Abstract:The field of ice sheet, ice shelf and glacier-related seismology, cryoseismology, has seen rapid development in recent years. As concern grows for the implications of change in the great ice sheets of Greenland and Antarctica, so instrument advances and international field programs have expanded the availability of passive seismic datasets that contain records of glacier processes. Many glacier-related seismic signals are generated by melt water, so a need exists to better understand the seismic response of moving water on glaciers. We present an analytic framework to model seismic signals at the interface between moving water and ice based on either new or existing smoothed particle hydrodynamic (SPH) simulations. The framework is tailored to understanding the seismic body wave response of transient moving water events and produces a simulated dataset of water-ice collisions to predict the motion due to body waves at any location on the glacier. The synthetic acceleration time series generated are invariant to the simulation resolution, and consider frequency-dependent weak dispersion and attenuation due to the propagating medium. We illustrate the capability of our framework using end-member cases of water flow: the breaking of a supraglacial melt water lake dam with the subsequent flow of water through glacier channels with differing geometries.
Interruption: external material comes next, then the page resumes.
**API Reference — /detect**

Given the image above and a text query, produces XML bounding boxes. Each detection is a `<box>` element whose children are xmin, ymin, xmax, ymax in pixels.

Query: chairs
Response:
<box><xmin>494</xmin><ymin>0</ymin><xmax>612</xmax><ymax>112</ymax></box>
Our focus is on the waveform attributes rather than exact waveform matching in view of the dynamic nature of the glacier environment. The flexibility inherent in the computational framework will allow for the simulation of seismic signals generated by high-energy collisions in a variety of different water flow geometries. We make the code publicly available for the polar geophysics community with the aim of adding to the toolbox of available approaches to inform the future monitoring of melt water movement and related glacier processes.